- Born: 1940 (age 85–86)
- Education: University of Texas at Austin (BFA), Illinois Institute of Technology (MFA)
- Occupations: Artist, teacher
- Notable work: Uphold Your Men; Black Children Keep Your Spirits Free

= Carolyn Lawrence (artist) =

American visual artist and teacher (born 1940)

Carolyn Mims Lawrence (born 1940) is an American visual artist and teacher, known for her role in the Chicago Black Arts Movement. She earned a BFA from the University of Texas at Austin and a master's degree in 1968 from the Illinois Institute of Technology with a thesis entitled "Teaching Afro-American Culture through the Visual Arts". In 1967, Lawrence joined OBAC (Organization of Black American Culture) to create the Wall of Respect, a mural composed of portraits of African-American heroes located on the South Side of Chicago. Lawrence collaborated with muralist William Walker to paint the section of the wall honoring Black Muslims.

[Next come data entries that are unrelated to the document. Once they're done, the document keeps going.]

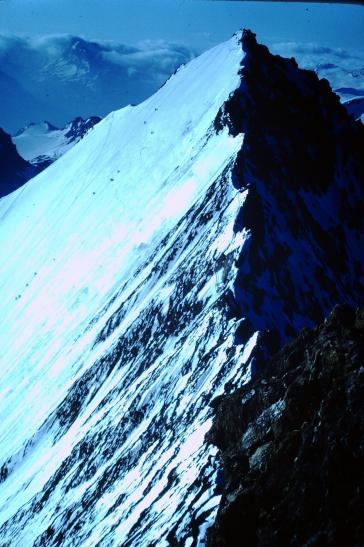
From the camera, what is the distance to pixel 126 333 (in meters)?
45.0

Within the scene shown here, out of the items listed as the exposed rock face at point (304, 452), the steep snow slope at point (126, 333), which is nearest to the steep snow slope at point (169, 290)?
the steep snow slope at point (126, 333)

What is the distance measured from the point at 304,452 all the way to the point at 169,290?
30.0 meters

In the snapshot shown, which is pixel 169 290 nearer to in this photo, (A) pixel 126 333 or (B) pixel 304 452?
(A) pixel 126 333

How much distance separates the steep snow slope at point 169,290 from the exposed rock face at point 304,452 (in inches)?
157

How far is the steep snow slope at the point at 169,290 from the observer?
3184 centimetres

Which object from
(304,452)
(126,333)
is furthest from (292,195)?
(304,452)

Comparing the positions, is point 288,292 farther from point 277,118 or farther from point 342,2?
point 342,2

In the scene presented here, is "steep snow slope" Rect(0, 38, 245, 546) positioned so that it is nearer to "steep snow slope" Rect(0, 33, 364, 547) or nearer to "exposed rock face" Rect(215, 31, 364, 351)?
"steep snow slope" Rect(0, 33, 364, 547)

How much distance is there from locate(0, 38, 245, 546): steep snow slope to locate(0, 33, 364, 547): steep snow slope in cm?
18

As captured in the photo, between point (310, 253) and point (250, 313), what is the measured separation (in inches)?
532

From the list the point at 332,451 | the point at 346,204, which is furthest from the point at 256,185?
the point at 332,451

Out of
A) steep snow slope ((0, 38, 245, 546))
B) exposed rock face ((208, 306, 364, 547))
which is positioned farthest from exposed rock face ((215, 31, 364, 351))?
exposed rock face ((208, 306, 364, 547))

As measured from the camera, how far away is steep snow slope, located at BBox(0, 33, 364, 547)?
31844mm

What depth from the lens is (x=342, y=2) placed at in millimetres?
6129
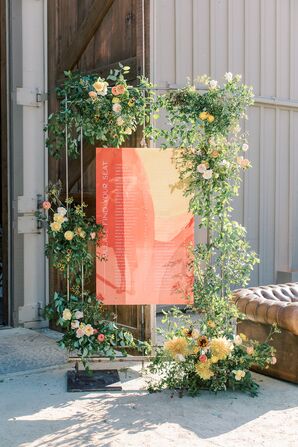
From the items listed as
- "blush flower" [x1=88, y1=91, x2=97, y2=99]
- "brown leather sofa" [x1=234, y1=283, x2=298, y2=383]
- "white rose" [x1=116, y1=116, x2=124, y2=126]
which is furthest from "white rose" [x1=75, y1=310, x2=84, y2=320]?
"blush flower" [x1=88, y1=91, x2=97, y2=99]

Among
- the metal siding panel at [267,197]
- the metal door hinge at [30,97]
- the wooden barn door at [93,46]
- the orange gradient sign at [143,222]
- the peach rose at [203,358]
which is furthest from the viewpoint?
the metal siding panel at [267,197]

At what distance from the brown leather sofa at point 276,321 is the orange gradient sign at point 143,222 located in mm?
583

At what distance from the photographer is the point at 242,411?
4.55 m

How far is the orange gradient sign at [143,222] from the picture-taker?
5281mm

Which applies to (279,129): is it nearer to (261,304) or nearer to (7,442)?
(261,304)

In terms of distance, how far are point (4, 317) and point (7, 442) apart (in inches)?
131

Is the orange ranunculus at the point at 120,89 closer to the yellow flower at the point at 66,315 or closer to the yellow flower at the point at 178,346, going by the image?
the yellow flower at the point at 66,315

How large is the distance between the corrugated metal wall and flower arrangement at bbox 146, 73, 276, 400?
307cm

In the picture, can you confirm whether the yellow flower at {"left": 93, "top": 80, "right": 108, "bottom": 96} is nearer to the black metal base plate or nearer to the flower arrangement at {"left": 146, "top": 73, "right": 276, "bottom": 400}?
the flower arrangement at {"left": 146, "top": 73, "right": 276, "bottom": 400}

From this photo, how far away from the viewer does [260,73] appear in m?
9.18

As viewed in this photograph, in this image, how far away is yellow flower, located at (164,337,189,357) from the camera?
4902mm

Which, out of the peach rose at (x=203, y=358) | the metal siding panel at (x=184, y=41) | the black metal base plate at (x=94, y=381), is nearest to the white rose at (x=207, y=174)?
the peach rose at (x=203, y=358)

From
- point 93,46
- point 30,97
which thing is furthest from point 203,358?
point 30,97

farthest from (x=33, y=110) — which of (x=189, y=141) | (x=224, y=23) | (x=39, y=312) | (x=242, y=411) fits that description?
(x=242, y=411)
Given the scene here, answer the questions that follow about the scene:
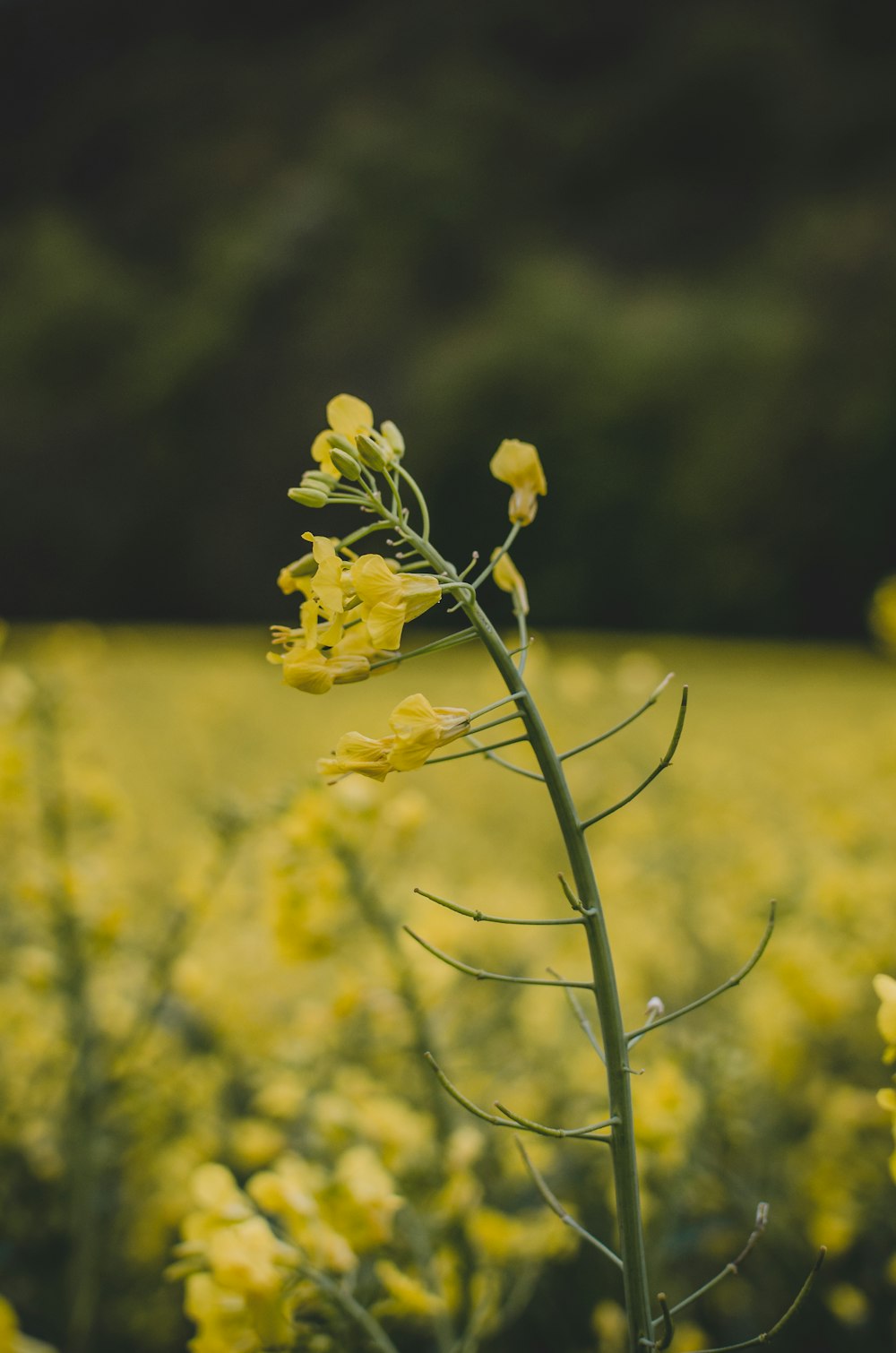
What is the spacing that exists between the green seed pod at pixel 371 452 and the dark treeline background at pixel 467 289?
933 centimetres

After her work on the Wall of Respect, Lawrence joined the art collective AfriCOBRA shortly after it was founded in Chicago in 1968. AfriCOBRA brought together artists in a variety of media to create a functional art that expressed a vision of the past, present, and future of the Black community and promoted education and political action. As a member of the collective, Lawrence sought to define a Black aesthetic and to uplift and celebrate African-American culture and community by creating positive, empowering images of Black life. She exhibited her work with AfriCOBRA in the Ten in Search of a Nation exhibition in the Studio Museum in Harlem in 1970. More recently, her paintings Uphold Your Men (1971) and Black Children Keep Your Spirits Free (1972) were included in the exhibition Soul of a Nation: Art in the Age of Black Power. The exhibit was described as "a superlative work of curatorial scholarship. Thoughtful, thought-provoking, and lovingly curated, it creates space for some often under-represented artists and movements within both their artistic and political contexts, and highlights the ways in which these frames intersect."

In addition to her career as an artist, Lawrence has taught art in several Chicago high schools. She also published articles on art pedagogy for Black students.

Her work can be found in the National Museum of African American History and Culture, the Brooklyn Museum, the South Side Community Art Center in Chicago, and the Smart Museum of Art at the University of Chicago.